=== Consigne à suivre ===
Poursuivez le texte sur le concert du chœur Alexandrov à partir de sa dernière phrase.

=== Extrait du texte ===
=======

Le corps de ballet du chœur Alexandrov n'intervient que dans la seconde partie du concert avec un talent hors du commun. Si, pour leurs premières apparitions, les danseurs arrivent costumés en militaires (armée de terre et marine) on ne voit que l'élégance et la grâce de ces jeunes gens dont la souplesse inouïe leur permet de faire des prouesses que peu d'artistes pourraient faire ; comme par exemple sauter par dessus un sabre bien aiguisé avec un amplitude de saut phénoménale qui fait frissonner tout en subjuguant. Mais si nous avons apprécié ces danses «militaires», nous devons bien admettre que nous avons préféré les danses suivantes, en costumes traditionnels, qui sont très charmantes, dynamiques, pleines de vie, donnant même envie par moments de monter sur scène pour les accompagner. C'est Nicolaï Kirilov, l'autre chef de l'ensemble, qui dirige, avec talent, l'orchestre et les choeurs de l'armée rouge Alexandrov.

=======

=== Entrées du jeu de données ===
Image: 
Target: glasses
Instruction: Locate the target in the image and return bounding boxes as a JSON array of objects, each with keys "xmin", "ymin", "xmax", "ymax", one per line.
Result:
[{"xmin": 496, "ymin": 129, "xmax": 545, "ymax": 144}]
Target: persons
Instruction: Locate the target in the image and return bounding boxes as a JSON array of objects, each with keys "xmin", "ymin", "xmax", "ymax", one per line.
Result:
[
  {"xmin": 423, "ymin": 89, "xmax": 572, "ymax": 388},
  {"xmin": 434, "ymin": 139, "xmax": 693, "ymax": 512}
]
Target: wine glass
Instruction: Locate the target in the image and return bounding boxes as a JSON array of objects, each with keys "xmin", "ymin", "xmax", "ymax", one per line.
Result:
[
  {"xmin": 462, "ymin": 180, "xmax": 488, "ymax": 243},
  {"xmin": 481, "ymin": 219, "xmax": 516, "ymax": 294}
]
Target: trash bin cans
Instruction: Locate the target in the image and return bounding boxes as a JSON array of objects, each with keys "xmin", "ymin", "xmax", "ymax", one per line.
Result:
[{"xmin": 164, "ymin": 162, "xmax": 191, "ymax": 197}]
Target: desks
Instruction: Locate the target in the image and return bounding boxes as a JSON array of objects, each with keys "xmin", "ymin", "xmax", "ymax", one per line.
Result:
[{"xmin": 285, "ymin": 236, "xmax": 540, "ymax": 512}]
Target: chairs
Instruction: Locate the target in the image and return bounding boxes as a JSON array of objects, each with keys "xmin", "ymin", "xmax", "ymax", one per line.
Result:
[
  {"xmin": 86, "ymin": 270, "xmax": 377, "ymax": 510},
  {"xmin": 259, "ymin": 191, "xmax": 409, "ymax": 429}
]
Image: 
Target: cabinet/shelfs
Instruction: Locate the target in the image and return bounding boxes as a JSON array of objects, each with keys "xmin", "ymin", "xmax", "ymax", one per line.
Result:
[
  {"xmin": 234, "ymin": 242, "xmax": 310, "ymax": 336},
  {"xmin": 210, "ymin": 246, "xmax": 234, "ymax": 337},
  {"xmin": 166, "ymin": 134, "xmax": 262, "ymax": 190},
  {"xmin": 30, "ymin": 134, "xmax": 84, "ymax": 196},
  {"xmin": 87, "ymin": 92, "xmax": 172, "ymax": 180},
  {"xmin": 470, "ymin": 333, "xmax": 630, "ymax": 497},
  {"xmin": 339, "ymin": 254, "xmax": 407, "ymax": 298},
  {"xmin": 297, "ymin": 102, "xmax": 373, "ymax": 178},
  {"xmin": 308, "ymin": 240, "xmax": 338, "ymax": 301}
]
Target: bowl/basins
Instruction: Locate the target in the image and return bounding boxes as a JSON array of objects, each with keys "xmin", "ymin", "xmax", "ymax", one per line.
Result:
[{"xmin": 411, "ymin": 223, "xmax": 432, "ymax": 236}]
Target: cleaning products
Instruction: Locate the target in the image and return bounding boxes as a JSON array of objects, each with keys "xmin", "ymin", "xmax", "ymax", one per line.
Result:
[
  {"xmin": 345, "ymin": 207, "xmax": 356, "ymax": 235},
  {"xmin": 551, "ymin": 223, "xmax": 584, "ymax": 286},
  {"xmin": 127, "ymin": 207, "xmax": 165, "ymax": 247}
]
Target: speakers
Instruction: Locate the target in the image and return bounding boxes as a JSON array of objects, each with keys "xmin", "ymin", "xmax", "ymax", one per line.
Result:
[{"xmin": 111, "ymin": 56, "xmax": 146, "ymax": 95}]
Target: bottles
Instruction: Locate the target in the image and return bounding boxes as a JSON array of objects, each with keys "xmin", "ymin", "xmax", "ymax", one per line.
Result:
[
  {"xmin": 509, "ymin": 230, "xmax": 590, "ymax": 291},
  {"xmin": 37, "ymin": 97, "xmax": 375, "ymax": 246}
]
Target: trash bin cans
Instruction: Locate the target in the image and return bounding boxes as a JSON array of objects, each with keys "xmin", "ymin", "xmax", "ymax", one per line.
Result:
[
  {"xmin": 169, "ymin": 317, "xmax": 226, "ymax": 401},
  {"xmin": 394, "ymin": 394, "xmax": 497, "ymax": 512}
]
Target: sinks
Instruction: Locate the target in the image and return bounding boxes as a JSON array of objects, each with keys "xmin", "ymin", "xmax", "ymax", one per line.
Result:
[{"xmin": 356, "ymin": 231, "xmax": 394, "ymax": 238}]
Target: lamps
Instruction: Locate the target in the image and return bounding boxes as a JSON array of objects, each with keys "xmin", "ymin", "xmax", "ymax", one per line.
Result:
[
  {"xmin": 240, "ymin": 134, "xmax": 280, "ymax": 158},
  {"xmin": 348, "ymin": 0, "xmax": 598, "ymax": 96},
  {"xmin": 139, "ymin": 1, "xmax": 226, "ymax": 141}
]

=======

=== Réponse rédigée ===
Les chœurs de l'armée rouge Alexandrov ont fait honneur à leur excellente réputation en présentant à un public conquis une performance exceptionnelle. Le triomphe qu'ils ont reçu en ce samedi soir est d'autant plus mérité que le talent, l'élégance, la grâce étaient réunis sur la scène du palais des congrès de Paris. Nous espérons simplement ne pas attendre seize ans avant de revoir ces superbes artistes en France.

Compte rendu concert. Paris. Palais des congrès, le 20 avril 2019. Vadim Ananiev, ténor ;Valéry Gavva, basse ; Maksim Maklakov, baryton ; Roman Valutov, baryton ; Alexei Skatchkov, ténor. Chœur, orchestre et corps de ballet de l'armée rouge Alexandrov. Colonel Gennady Sachenyuk, Nicolaï Kirilov, direction.